___ Provided records
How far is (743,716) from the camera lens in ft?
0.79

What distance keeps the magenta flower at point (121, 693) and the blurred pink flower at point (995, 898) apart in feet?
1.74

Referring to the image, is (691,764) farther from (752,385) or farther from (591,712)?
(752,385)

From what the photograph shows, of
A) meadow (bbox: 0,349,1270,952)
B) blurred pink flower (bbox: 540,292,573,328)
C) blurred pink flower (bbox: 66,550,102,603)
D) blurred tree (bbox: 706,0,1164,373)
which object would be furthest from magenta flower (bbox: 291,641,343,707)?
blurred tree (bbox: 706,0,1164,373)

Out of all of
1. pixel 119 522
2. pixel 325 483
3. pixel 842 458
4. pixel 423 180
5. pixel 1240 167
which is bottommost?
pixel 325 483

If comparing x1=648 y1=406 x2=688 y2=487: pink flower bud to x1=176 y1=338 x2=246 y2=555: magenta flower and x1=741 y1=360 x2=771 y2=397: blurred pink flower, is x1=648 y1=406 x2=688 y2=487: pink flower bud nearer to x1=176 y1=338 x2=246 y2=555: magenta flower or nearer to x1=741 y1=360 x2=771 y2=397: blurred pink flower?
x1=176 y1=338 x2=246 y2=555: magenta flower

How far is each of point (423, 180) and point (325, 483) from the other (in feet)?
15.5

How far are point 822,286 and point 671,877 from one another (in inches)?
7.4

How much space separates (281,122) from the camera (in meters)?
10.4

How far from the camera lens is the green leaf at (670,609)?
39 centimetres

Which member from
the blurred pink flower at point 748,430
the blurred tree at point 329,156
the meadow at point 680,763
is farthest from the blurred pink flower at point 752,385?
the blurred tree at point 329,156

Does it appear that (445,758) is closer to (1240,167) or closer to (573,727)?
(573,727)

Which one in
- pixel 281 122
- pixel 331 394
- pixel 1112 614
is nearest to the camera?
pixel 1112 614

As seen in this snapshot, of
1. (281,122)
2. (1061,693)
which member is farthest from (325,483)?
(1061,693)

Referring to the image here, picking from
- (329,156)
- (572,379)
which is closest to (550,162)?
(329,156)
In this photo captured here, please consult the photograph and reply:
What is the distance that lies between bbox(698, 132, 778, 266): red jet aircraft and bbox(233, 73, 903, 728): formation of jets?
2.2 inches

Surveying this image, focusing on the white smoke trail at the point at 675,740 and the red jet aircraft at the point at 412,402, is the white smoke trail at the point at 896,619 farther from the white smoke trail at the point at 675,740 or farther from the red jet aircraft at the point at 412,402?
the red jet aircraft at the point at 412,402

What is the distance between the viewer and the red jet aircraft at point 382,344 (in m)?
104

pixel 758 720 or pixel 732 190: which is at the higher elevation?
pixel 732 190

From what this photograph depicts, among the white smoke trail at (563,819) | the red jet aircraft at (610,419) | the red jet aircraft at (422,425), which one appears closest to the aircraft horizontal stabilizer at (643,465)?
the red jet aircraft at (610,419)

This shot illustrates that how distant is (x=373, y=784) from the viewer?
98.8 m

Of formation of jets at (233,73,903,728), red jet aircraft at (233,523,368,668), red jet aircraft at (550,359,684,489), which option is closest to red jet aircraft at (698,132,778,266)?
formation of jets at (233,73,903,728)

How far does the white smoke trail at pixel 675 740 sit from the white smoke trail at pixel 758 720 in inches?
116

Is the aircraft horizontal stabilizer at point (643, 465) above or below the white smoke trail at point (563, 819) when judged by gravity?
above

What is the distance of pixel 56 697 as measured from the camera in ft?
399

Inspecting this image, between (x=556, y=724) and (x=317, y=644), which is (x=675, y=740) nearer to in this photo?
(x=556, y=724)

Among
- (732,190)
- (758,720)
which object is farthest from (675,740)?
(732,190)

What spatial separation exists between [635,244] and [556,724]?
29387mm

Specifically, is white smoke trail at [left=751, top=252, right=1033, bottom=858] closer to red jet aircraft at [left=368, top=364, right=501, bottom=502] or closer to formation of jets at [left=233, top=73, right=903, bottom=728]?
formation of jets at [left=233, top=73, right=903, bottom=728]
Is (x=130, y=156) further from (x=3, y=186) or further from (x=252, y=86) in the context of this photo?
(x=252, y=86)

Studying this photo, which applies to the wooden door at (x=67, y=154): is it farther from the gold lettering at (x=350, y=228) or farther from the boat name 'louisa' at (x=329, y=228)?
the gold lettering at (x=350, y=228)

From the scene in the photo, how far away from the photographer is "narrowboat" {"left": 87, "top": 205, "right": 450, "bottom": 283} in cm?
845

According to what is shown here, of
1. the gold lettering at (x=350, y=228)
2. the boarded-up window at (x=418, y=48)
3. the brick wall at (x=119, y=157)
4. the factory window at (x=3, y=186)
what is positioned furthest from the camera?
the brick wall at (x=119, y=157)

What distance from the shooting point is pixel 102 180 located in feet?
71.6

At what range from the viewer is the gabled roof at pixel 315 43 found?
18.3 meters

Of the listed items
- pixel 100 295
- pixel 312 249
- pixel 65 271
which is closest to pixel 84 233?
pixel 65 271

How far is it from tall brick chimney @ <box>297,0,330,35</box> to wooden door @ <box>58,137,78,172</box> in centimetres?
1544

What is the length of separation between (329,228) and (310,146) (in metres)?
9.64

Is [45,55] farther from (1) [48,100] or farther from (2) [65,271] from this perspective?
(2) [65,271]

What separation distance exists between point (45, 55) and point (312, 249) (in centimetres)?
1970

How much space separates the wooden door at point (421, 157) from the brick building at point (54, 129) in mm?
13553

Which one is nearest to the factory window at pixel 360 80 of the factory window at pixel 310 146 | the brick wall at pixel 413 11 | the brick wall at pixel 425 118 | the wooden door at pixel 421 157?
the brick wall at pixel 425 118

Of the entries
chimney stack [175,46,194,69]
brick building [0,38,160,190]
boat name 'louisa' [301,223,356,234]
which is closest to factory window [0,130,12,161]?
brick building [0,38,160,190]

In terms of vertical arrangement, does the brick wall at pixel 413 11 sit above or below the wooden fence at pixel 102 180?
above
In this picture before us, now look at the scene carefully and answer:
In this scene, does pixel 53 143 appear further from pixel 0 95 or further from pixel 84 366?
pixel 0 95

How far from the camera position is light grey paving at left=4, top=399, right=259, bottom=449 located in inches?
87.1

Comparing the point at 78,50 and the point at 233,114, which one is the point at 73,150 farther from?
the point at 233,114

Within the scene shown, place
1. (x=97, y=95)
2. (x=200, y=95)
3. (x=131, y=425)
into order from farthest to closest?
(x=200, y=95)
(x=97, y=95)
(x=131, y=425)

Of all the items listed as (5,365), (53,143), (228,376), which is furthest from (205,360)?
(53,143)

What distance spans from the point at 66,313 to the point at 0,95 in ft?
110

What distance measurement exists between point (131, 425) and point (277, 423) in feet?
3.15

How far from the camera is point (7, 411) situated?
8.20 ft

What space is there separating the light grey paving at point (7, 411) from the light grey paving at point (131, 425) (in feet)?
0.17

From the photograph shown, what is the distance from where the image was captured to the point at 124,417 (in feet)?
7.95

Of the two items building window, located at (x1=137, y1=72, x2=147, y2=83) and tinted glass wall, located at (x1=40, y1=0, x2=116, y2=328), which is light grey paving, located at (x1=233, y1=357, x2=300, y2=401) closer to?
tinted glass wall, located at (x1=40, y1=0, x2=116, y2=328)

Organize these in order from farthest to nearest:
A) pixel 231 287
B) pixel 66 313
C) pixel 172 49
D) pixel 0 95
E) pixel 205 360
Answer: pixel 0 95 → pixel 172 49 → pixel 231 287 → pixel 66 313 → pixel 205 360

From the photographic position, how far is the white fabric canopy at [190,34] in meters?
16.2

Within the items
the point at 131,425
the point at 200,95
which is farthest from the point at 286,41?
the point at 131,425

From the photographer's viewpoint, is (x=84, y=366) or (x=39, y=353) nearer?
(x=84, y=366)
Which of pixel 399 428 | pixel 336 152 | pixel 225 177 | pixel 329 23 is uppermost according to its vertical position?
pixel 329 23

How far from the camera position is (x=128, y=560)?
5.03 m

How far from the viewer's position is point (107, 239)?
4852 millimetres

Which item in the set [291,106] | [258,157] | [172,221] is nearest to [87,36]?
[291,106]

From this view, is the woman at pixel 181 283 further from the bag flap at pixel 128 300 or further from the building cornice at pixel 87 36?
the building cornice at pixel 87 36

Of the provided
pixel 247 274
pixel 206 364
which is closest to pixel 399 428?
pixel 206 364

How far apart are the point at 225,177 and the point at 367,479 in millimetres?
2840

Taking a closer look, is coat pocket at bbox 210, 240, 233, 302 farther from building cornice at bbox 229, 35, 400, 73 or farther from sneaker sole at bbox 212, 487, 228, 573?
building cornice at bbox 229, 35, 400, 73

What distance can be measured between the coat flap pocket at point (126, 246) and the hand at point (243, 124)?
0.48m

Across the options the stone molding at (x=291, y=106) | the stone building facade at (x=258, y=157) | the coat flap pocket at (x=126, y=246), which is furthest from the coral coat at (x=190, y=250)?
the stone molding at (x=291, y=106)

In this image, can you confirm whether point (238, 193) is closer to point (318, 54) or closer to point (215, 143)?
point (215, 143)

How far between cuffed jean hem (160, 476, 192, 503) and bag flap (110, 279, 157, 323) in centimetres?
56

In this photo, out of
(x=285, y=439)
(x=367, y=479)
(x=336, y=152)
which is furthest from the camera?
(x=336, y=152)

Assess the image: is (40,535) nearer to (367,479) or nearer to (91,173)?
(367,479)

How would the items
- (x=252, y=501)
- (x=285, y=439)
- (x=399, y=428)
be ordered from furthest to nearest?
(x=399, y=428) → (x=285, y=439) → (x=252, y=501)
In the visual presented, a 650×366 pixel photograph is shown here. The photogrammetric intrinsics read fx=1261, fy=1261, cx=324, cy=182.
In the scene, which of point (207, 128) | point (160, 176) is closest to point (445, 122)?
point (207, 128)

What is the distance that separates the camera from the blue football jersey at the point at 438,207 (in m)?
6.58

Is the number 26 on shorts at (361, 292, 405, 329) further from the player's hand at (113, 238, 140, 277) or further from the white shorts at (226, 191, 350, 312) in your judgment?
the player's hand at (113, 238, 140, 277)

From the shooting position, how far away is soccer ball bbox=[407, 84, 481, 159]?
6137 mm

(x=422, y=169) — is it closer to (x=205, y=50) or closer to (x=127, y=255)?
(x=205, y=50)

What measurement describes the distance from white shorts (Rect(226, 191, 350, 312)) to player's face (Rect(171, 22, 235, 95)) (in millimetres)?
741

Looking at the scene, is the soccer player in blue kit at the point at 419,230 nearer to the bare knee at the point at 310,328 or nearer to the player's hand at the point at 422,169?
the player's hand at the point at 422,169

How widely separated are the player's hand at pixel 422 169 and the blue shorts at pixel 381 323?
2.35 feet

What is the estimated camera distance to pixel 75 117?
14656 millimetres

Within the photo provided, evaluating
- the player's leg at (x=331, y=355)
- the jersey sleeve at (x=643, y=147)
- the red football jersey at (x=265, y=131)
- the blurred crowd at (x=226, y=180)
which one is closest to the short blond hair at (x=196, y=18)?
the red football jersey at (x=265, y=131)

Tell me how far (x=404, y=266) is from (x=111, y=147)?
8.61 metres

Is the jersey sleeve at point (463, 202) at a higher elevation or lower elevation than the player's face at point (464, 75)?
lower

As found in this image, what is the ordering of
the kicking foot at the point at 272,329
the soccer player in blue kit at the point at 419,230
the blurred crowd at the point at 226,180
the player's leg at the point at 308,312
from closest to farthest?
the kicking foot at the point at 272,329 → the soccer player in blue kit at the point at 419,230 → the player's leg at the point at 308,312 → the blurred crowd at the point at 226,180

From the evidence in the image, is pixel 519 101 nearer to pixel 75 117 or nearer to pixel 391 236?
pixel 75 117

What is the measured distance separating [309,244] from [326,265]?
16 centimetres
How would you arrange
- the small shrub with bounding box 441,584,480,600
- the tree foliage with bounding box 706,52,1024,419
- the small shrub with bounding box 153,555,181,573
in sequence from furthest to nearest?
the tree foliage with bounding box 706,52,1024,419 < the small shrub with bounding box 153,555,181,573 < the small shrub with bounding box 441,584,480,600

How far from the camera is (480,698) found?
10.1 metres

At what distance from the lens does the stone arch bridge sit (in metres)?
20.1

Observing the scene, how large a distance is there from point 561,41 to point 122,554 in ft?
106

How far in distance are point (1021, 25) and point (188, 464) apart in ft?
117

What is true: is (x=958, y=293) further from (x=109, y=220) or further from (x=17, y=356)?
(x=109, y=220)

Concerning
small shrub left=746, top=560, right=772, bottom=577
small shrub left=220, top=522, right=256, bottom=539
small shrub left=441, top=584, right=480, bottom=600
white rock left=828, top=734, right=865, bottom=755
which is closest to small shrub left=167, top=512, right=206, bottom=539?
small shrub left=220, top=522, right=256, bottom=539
______
◆ Written task ◆
Reproduce exactly the lines from the one containing "How would you arrange" through the last line of the records above, including both, and nothing else.

◆ Solution ◆
How would you arrange
- the small shrub with bounding box 441,584,480,600
- the tree foliage with bounding box 706,52,1024,419
- the small shrub with bounding box 153,555,181,573
in sequence from furthest to nearest?
the tree foliage with bounding box 706,52,1024,419 < the small shrub with bounding box 153,555,181,573 < the small shrub with bounding box 441,584,480,600

How far from the camera is (480,698) found?
10.1 metres

At what distance from the lens does the stone arch bridge sit (in metres)?
20.1

Observing the scene, how large a distance is there from point 561,41 to point 122,554 in ft?
106

How far in distance are point (1021, 25) and point (188, 464) apart in ft?
117

What is true: is (x=958, y=293) further from (x=109, y=220) or further from (x=17, y=356)?
(x=109, y=220)

Concerning
small shrub left=746, top=560, right=772, bottom=577
small shrub left=220, top=522, right=256, bottom=539
small shrub left=441, top=584, right=480, bottom=600
white rock left=828, top=734, right=865, bottom=755
which is closest to small shrub left=167, top=512, right=206, bottom=539?
small shrub left=220, top=522, right=256, bottom=539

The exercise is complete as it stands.